Good lawyers also win on appeal more often.
“If you believe that your last, best hope is to step out of the life of Clare and become Katie, then I’ll help you do that instead.
If you do that, you will pay a different terrible price.
It will never be safe to go back or to communicate with any member of your family again, or any old friend.
The police will be watching them, very closely at first, then less closely, but they will never give up.
A murder case is never closed. By now they know that your best friend disappeared for a couple of days about the time you left, so she’s already under suspicion and being watched and maybe interrogated.
All the people you love and the places you know are off limits.
You are good, brave, and smart. You have what it takes to do this. But you have to want to.”
“What do you think I should do?”
“For now, you should let the things that have happened sink in. Allow your mind to wander over your past life and the life you would like to have. Take your time. You’re safe and you can stay here with us as long as it takes.
If you want to talk, I’ll listen. I’ll answer any question I can.
Right now, I’m going to go out for a while to get us some groceries.
If you feel up to it, I’ll leave May with you. ”
“Sure,” Clare said. “We’ll get along fine, won’t we, May?”
May knew she was being addressed and seemed to like it.
Jane said, “I pumped a while ago, and there’s a fresh bottle in the fridge.
” She walked into the kitchen, picked up her purse, and kept going out the door to prevent May from thinking about it too much.
She went down the path to the garage and drove her car down the driveway and along the road to the Fosters’ house.

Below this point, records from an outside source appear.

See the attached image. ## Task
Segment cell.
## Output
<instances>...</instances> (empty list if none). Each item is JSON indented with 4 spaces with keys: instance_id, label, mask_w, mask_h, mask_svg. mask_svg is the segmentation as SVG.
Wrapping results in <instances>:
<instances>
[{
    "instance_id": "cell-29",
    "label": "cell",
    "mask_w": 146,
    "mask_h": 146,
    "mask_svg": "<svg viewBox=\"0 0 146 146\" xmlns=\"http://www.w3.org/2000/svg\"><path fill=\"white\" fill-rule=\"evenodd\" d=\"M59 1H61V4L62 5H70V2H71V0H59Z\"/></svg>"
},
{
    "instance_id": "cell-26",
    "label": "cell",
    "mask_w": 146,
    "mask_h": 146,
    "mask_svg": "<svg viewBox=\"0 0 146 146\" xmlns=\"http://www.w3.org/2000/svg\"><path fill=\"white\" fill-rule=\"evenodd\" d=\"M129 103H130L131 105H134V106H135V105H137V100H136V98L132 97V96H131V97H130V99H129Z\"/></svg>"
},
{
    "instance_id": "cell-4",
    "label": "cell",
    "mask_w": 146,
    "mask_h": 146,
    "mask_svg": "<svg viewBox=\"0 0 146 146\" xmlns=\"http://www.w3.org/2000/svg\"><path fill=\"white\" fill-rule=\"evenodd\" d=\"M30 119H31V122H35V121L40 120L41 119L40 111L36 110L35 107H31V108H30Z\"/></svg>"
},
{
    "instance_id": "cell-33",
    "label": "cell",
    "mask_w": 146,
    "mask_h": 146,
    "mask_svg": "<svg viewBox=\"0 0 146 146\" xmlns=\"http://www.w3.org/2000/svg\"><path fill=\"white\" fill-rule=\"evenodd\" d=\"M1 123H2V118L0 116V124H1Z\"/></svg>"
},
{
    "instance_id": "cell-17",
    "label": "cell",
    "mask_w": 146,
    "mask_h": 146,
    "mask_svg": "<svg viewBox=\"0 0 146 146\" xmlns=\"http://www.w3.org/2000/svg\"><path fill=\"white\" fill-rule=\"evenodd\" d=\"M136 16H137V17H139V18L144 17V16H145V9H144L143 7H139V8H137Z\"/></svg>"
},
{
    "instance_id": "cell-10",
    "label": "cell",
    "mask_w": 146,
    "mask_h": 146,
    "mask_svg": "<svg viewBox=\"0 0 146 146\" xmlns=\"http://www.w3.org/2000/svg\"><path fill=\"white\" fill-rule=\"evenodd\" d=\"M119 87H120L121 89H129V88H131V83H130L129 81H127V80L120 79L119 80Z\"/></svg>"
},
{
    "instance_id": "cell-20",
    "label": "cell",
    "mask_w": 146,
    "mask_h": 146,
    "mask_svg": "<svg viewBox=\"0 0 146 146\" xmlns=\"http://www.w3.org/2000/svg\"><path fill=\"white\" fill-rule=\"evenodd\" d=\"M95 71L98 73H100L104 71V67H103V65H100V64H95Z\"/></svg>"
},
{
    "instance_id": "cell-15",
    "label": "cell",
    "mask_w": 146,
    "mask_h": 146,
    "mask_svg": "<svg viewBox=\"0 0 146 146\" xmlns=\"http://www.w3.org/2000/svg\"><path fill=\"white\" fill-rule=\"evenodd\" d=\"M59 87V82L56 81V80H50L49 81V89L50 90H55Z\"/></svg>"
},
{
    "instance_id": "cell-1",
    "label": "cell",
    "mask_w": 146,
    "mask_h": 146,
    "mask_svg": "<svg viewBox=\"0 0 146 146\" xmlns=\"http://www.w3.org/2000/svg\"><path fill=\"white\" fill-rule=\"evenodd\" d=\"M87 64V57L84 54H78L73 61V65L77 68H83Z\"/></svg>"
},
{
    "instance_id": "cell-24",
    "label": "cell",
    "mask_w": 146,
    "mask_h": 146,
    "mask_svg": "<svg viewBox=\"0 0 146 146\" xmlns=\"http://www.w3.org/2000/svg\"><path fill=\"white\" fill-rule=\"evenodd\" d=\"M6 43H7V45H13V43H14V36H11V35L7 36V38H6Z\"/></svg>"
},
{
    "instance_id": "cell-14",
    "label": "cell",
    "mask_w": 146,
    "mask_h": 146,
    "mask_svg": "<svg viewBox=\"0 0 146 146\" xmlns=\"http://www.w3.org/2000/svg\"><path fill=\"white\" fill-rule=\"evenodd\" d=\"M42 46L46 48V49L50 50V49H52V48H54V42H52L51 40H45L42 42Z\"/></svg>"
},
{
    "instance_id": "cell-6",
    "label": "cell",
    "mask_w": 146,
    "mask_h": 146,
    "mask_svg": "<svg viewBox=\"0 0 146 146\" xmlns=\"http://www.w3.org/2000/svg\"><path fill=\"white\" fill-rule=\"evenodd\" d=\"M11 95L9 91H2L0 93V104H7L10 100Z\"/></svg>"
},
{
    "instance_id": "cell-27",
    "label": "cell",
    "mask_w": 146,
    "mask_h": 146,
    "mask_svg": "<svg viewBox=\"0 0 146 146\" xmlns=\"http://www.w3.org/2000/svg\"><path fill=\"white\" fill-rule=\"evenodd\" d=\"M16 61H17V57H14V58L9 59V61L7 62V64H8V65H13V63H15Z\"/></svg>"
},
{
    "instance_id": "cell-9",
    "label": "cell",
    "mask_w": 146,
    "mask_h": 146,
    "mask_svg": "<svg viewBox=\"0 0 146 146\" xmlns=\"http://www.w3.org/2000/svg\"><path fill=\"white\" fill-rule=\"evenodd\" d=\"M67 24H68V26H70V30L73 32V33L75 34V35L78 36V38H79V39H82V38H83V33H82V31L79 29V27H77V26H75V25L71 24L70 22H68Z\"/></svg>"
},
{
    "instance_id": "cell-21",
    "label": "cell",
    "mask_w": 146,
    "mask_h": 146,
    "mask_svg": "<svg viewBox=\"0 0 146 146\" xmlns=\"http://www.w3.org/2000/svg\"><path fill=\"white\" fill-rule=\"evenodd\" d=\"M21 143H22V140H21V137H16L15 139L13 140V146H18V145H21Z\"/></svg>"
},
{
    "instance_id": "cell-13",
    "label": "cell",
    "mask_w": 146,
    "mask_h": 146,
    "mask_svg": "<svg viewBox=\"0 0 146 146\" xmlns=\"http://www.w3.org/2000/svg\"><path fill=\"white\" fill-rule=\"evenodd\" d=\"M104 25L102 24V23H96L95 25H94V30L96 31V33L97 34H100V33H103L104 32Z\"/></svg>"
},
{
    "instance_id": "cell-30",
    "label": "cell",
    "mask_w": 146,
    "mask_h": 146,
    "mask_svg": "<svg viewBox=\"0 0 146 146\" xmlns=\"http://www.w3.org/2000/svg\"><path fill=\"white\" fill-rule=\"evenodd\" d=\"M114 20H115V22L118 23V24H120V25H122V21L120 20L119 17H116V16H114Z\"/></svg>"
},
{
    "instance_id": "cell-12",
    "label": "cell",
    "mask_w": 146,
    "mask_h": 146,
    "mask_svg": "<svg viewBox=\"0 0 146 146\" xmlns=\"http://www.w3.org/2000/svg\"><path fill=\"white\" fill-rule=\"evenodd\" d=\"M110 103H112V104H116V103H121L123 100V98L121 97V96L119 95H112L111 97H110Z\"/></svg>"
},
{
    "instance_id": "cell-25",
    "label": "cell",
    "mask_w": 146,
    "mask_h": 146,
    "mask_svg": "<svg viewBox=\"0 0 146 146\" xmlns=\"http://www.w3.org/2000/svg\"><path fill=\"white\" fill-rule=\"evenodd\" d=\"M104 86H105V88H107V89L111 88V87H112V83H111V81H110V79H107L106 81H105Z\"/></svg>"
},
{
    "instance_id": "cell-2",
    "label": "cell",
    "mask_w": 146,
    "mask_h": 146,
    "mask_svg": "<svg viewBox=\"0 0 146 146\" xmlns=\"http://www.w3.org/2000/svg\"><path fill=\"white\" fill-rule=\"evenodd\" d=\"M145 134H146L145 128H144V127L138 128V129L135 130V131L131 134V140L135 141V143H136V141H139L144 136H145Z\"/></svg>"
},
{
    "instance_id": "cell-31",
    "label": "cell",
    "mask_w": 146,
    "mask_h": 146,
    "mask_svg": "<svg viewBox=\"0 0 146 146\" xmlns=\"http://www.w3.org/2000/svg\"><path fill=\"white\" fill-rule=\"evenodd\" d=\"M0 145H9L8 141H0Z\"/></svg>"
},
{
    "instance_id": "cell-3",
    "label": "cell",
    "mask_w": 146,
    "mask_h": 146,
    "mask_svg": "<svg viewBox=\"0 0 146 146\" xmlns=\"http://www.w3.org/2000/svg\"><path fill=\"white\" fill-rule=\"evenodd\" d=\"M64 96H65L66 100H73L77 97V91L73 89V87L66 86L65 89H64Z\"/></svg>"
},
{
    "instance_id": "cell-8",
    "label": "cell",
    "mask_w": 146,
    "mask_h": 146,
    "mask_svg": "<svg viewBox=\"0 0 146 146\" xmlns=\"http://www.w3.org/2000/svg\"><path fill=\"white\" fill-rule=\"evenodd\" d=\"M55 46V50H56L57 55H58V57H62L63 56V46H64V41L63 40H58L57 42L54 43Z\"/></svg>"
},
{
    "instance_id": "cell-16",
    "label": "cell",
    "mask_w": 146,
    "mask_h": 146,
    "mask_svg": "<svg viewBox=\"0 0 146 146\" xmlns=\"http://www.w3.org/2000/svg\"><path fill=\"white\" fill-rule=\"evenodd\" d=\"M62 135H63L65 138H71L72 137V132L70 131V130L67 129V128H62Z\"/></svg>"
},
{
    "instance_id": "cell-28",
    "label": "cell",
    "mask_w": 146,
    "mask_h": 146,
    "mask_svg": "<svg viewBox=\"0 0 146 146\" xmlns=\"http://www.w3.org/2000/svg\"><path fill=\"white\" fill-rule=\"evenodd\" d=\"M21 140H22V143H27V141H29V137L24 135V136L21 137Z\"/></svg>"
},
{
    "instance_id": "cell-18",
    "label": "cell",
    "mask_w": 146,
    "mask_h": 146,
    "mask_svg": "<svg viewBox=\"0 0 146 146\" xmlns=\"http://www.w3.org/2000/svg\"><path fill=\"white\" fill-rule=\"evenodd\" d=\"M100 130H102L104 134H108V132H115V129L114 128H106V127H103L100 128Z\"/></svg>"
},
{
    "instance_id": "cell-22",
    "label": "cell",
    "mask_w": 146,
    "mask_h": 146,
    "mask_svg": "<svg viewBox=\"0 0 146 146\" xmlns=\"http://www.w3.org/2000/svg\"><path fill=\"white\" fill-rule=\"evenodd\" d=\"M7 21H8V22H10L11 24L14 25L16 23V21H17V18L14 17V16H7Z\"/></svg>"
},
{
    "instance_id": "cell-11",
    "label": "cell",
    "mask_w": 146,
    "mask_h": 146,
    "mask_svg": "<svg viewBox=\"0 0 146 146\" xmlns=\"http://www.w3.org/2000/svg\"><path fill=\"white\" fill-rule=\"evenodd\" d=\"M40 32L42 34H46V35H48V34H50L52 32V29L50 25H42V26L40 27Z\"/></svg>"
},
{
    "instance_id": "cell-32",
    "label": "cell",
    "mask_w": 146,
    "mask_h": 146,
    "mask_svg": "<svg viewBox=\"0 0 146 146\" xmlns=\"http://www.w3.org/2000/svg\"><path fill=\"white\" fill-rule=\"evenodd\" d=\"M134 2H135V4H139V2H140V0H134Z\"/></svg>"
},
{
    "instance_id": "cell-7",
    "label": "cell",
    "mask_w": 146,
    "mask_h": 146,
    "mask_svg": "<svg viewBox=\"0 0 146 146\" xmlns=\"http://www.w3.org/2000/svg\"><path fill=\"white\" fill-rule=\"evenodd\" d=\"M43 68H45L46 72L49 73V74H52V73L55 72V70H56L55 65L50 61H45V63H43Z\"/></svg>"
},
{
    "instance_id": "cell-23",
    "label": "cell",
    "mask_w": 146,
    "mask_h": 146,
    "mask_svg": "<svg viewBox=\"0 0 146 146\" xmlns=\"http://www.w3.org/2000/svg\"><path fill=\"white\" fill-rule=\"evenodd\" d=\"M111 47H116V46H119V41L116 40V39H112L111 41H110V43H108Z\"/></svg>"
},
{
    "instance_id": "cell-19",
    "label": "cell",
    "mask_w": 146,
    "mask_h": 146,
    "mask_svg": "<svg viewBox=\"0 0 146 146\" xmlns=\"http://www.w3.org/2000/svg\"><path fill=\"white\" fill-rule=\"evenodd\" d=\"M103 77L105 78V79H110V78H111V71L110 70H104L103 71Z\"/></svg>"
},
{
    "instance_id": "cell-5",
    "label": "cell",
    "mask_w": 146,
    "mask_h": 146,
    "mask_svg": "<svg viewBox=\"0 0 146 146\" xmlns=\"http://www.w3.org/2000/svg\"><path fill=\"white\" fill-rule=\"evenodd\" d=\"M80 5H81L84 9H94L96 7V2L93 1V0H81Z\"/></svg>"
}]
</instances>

The Fosters both worked and their boys were both away in college, so she knew they wouldn’t be at home on a normal weekday.
She parked far back in their driveway and used her cell phone to look at the images from the security cameras in the McKinnon house.
Jane watched Clare and May behaving as they usually did.
Clare picked May up and carried her around the house showing her things that were kept at adult height and talking about them.
May cried and Clare changed her, and then carried her around some more.
She had a conversation with May that seemed to keep her amused.
Jane waited for them to be on the other side of the house, and started her car.
Clare was smart enough to know that the best time to make a private phone call was when Jane had just left, so she wouldn’t come back and catch her at it.
Clare had never gone near the telephones.
All that it proved, really, was that the girl wasn’t stupid.
Jane had already known that much, but it was also comforting to see how good Clare was with May.
After a few minutes Jane admitted to herself that maybe she wasn’t quite as pleased that May liked someone else too.
Jane did the family’s grocery shopping and added several treats and snacks that she guessed Clare would like.